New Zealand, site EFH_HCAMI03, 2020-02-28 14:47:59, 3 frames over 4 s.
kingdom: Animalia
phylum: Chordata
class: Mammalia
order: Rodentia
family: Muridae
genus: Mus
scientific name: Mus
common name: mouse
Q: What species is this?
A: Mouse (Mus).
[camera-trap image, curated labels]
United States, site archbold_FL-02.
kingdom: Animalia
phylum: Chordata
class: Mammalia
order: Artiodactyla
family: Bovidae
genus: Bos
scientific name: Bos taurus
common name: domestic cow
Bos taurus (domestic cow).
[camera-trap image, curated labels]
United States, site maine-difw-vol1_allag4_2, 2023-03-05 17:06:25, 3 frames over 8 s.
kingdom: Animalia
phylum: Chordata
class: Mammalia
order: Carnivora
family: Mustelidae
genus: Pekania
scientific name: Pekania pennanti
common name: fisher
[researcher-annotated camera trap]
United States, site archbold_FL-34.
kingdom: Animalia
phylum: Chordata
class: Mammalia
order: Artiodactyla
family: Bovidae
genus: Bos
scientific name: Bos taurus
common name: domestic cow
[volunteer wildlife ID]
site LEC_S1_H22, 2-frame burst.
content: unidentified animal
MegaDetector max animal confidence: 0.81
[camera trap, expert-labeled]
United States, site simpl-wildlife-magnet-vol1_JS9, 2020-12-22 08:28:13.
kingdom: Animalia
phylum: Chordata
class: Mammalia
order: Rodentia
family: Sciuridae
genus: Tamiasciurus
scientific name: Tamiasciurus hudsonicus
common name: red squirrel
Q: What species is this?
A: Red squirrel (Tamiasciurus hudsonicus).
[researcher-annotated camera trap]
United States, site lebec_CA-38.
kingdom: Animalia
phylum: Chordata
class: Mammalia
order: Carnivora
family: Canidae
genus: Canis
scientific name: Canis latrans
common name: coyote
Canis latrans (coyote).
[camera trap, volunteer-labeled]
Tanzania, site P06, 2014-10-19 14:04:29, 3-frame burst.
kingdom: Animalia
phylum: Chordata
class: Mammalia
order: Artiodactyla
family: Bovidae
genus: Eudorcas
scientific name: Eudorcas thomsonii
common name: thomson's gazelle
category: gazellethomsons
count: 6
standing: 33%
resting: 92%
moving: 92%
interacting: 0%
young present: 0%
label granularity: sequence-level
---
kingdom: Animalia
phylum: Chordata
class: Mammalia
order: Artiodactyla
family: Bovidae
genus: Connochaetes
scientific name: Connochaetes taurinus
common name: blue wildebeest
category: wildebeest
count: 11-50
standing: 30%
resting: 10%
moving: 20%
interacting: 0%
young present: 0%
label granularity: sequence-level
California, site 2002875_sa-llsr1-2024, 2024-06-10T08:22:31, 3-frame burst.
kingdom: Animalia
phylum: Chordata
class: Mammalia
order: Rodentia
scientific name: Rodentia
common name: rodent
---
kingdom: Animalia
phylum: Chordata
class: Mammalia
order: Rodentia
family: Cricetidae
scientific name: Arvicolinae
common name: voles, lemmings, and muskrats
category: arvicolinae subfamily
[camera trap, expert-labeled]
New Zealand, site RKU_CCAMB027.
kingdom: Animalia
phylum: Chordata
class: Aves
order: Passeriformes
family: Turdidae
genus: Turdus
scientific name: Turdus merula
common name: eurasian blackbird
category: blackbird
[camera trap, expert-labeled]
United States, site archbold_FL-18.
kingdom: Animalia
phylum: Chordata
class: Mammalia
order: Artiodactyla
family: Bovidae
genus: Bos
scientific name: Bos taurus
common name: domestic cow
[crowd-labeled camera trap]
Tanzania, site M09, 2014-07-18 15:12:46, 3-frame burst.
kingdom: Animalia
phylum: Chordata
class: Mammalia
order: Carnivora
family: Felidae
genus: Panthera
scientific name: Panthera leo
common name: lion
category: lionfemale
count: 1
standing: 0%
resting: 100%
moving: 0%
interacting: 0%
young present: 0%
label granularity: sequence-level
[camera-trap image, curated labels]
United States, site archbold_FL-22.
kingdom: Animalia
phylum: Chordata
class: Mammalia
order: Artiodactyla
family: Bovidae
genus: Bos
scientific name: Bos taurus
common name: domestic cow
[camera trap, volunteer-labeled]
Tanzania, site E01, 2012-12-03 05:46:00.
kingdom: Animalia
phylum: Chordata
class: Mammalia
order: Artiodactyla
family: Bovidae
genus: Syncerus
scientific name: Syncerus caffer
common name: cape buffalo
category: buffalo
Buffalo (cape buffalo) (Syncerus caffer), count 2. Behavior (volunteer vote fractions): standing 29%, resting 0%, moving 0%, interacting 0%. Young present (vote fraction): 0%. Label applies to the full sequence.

________________________________________

**Goal of the exercise**
What is wanted is the line containing "resting: 10%" and every line after it through the last line of the entries, printed exactly.

**Exercise response**
resting: 10%
moving: 20%
interacting: 0%
young present: 0%
label granularity: sequence-level
California, site 2002875_sa-llsr1-2024, 2024-06-10T08:22:31, 3-frame burst.
kingdom: Animalia
phylum: Chordata
class: Mammalia
order: Rodentia
scientific name: Rodentia
common name: rodent
---
kingdom: Animalia
phylum: Chordata
class: Mammalia
order: Rodentia
family: Cricetidae
scientific name: Arvicolinae
common name: voles, lemmings, and muskrats
category: arvicolinae subfamily
[camera trap, expert-labeled]
New Zealand, site RKU_CCAMB027.
kingdom: Animalia
phylum: Chordata
class: Aves
order: Passeriformes
family: Turdidae
genus: Turdus
scientific name: Turdus merula
common name: eurasian blackbird
category: blackbird
[camera trap, expert-labeled]
United States, site archbold_FL-18.
kingdom: Animalia
phylum: Chordata
class: Mammalia
order: Artiodactyla
family: Bovidae
genus: Bos
scientific name: Bos taurus
common name: domestic cow
[crowd-labeled camera trap]
Tanzania, site M09, 2014-07-18 15:12:46, 3-frame burst.
kingdom: Animalia
phylum: Chordata
class: Mammalia
order: Carnivora
family: Felidae
genus: Panthera
scientific name: Panthera leo
common name: lion
category: lionfemale
count: 1
standing: 0%
resting: 100%
moving: 0%
interacting: 0%
young present: 0%
label granularity: sequence-level
[camera-trap image, curated labels]
United States, site archbold_FL-22.
kingdom: Animalia
phylum: Chordata
class: Mammalia
order: Artiodactyla
family: Bovidae
genus: Bos
scientific name: Bos taurus
common name: domestic cow
[camera trap, volunteer-labeled]
Tanzania, site E01, 2012-12-03 05:46:00.
kingdom: Animalia
phylum: Chordata
class: Mammalia
order: Artiodactyla
family: Bovidae
genus: Syncerus
scientific name: Syncerus caffer
common name: cape buffalo
category: buffalo
Buffalo (cape buffalo) (Syncerus caffer), count 2. Behavior (volunteer vote fractions): standing 29%, resting 0%, moving 0%, interacting 0%. Young present (vote fraction): 0%. Label applies to the full sequence.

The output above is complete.